Utility-Theoretic Ranking for Semi-Automated Text Classification

Day - Time: 20 May 2013, h.11:00
Place: Area della Ricerca CNR di Pisa - Room: C-29

Andrea Esuli


Suppose an organization needs to classify a set D of textual documents, and suppose that D is too large to be classified manually, so that resorting to some form of automated text classification (TC) is the only viable option. Suppose also that the organization has strict accuracy standards, so that the level of effectiveness obtainable via state-of-the-art TC technology is not sufficient.
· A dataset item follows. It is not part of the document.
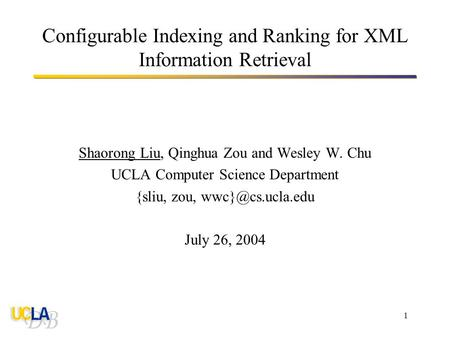 1 Configurable Indexing and Ranking for XML Information Retrieval Shaorong Liu, Qinghua Zou and Wesley W. Chu UCLA Computer Science Department {sliu, zou,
In this case, the most plausible strategy to follow is to classify D by means of an automatic classifier F, and then to have a human editor inspect the results of the automatic classification, correcting misclassifications where appropriate. The human annotator will obviously inspect only a subset D' of D (since it would not otherwise make sense to have an initial automated classification phase). We call this scenario Semi-Automated Text Classification (SATC). An automated system can support this process by ranking the automatically labelled documents in a way that maximizes the expected increase in effectiveness that derives from inspecting D'. An obvious strategy is to rank D so that the documents that F has classified with the lowest confidence are top-ranked. In this work we show that this strategy is suboptimal. We develop a new utility-theoretic ranking method based on the notion of inspection gain, defined as the improvement in classification effectiveness that would derive by inspecting and correcting a given automatically labelled document. We also propose a new effectiveness measure for SATC-oriented ranking methods, based on the expected reduction in classification error brought about by partially inspecting a list generated by a given ranking method.
We report the results of experiments showing that, with respect to the baseline method above, and according to the proposed measure, our ranking method can achieve substantially higher expected reductions in classification error.

NOTE: This seminar is the third one of the series of six seminars presented by the winners of the prize "Young researchers ISTI 2013". Giacomo Berardi placed first in the PhD student category.